Quoted text
↓

Skip to content

Parasitic Computation and JavaScript

by Jonas Huckestein on September 2nd, 2010

Parasitic computing is a technique [...] that uses the legitimate function of computing hosts to perform some other computation.

From Gian David Perrone‘s Master’s Thesis [PDF]

According to a Nielsen report broadband-connected Americans spend 2.6B hours online every month. That’s about 300 computing-years/month in the US alone while people are actually in front of the screen. The global internet population is 2B people! That is a lot of largely unused processing power.

There’s projects that use idle processors to solve difficult problems (SETI@Home, Rosetta@Home, SuperDonate, etc). Most of those projects are based on BOINC and require the installation of a client software. All BOINC projects have a combined all-time user-base of 2M users. That is 1/1000 of the internet population (probably less, given that BOINC runs on servers as well). For a mind-blowing list of volunteer computing articles click here.

I think we can do better.

↑

The problem
Reproduce the section of the parasitic computation text starting at "From Gian David Perrone‘s" and ending at "unused processing power.", substituting "monitor" for "screen".

Data records

↓

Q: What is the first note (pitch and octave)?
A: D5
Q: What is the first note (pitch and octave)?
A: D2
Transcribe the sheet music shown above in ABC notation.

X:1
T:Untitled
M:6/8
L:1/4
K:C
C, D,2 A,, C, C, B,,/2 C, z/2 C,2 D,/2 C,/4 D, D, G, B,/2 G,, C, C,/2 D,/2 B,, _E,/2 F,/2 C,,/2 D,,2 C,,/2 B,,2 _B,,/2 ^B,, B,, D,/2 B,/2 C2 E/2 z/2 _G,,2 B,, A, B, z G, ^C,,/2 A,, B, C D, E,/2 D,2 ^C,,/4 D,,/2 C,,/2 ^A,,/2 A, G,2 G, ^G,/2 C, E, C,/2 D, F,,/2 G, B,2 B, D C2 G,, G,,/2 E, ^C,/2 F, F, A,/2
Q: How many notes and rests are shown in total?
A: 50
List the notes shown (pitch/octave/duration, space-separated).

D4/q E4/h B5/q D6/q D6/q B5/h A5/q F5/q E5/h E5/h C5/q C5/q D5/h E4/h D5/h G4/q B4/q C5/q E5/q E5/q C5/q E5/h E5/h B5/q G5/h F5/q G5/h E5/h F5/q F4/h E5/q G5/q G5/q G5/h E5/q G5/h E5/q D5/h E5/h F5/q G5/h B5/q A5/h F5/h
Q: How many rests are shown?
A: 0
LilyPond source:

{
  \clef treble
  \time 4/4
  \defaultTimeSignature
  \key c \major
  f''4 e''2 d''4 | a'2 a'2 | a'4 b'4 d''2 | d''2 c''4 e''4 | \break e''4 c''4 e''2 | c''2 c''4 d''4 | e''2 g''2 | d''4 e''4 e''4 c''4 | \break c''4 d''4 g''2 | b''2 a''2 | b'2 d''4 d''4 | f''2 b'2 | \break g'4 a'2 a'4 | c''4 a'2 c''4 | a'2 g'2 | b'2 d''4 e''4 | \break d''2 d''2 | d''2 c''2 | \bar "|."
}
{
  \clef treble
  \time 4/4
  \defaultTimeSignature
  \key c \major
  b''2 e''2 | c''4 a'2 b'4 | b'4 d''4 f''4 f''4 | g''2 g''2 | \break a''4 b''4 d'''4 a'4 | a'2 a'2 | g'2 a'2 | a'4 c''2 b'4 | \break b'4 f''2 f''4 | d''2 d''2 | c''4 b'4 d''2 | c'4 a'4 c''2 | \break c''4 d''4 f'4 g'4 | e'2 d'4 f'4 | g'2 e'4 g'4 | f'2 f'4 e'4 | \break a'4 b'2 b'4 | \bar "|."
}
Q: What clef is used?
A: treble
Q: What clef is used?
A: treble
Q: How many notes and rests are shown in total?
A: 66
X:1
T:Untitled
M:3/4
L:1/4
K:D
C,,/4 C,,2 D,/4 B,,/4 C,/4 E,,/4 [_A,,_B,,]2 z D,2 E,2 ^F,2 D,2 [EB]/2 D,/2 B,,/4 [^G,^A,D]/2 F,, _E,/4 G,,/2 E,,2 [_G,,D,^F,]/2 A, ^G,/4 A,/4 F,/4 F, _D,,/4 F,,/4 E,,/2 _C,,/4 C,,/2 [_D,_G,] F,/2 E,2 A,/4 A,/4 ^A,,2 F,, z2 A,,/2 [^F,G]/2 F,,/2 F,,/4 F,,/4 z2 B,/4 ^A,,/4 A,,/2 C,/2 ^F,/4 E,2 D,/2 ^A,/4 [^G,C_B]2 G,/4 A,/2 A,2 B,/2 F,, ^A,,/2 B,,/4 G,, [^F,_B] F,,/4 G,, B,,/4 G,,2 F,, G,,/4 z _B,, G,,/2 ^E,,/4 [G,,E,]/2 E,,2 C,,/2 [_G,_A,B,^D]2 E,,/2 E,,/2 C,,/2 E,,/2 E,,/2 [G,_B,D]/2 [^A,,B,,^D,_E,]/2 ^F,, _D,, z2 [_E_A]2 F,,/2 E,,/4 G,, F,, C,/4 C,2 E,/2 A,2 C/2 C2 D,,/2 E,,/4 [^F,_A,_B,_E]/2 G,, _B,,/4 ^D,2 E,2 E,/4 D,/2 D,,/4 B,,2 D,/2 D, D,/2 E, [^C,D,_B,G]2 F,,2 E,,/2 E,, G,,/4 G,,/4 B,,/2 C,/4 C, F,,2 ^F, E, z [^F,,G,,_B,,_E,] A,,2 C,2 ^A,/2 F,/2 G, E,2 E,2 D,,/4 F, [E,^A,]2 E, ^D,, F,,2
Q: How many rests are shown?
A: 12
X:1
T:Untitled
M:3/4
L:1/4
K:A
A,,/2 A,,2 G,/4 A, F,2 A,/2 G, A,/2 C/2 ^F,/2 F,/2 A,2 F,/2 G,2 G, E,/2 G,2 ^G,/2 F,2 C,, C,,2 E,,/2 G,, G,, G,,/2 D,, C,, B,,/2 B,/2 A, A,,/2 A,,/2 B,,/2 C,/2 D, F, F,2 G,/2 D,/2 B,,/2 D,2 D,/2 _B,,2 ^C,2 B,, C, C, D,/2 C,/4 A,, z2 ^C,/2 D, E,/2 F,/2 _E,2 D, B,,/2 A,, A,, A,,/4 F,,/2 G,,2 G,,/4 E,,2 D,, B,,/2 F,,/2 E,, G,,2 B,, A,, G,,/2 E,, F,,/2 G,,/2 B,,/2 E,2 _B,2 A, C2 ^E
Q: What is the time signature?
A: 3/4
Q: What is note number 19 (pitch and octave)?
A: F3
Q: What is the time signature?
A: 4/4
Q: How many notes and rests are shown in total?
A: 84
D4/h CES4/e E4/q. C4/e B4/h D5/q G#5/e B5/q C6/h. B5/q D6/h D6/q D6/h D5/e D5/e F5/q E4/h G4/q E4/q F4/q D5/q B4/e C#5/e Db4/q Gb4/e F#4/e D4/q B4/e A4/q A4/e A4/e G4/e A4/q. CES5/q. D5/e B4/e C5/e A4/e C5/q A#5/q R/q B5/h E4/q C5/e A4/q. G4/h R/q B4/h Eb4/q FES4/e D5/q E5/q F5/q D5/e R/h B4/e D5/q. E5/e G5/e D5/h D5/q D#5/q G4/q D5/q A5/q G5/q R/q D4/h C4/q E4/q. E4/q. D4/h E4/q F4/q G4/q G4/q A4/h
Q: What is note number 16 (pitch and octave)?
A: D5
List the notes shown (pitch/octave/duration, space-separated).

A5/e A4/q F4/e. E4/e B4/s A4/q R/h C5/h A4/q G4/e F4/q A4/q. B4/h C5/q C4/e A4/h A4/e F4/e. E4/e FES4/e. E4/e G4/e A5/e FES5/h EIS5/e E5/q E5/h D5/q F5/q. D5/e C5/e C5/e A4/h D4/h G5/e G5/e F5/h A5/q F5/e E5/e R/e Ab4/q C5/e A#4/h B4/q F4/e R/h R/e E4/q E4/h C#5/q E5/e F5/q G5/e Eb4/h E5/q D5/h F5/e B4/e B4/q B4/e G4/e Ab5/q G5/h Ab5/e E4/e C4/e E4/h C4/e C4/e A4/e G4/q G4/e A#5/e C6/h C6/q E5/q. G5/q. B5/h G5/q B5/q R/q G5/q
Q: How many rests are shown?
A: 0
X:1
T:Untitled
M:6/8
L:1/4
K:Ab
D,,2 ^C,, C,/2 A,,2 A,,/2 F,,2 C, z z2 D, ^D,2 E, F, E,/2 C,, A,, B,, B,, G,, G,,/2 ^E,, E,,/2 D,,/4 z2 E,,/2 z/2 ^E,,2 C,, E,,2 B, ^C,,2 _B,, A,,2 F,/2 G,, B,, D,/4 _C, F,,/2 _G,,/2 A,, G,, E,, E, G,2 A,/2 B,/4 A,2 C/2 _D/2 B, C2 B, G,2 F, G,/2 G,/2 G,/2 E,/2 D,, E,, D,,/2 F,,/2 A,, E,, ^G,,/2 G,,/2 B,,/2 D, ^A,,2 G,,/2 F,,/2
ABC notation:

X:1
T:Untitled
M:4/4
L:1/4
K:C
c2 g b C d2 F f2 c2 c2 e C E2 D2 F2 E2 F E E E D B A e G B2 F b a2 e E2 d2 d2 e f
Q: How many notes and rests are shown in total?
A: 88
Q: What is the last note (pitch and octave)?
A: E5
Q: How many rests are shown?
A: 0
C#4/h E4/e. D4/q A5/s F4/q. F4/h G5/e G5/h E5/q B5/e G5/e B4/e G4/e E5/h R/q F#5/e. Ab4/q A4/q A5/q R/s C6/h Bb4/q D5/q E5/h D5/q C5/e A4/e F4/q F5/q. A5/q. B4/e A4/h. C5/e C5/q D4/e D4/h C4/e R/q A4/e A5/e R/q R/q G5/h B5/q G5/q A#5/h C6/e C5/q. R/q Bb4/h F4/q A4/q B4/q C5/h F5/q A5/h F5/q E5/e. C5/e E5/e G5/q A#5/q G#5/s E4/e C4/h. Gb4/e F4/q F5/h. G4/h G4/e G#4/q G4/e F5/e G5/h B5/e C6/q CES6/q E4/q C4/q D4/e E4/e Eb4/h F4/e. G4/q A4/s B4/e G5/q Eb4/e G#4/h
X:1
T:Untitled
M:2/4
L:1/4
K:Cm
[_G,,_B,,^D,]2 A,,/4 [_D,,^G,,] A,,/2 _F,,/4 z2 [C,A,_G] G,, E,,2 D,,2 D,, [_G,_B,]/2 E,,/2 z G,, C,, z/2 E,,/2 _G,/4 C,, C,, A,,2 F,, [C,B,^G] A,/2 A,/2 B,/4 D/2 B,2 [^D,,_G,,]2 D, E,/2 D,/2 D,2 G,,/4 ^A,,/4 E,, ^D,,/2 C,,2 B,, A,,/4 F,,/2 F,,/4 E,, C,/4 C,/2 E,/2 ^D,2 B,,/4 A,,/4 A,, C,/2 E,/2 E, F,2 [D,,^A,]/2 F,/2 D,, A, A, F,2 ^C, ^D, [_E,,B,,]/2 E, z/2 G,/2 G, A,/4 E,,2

↑

Correct response
From Gian David Perrone‘s Master’s Thesis [PDF]

According to a Nielsen report broadband-connected Americans spend 2.6B hours online every month. That’s about 300 computing-years/month in the US alone while people are actually in front of the monitor. The global internet population is 2B people! That is a lot of largely unused processing power.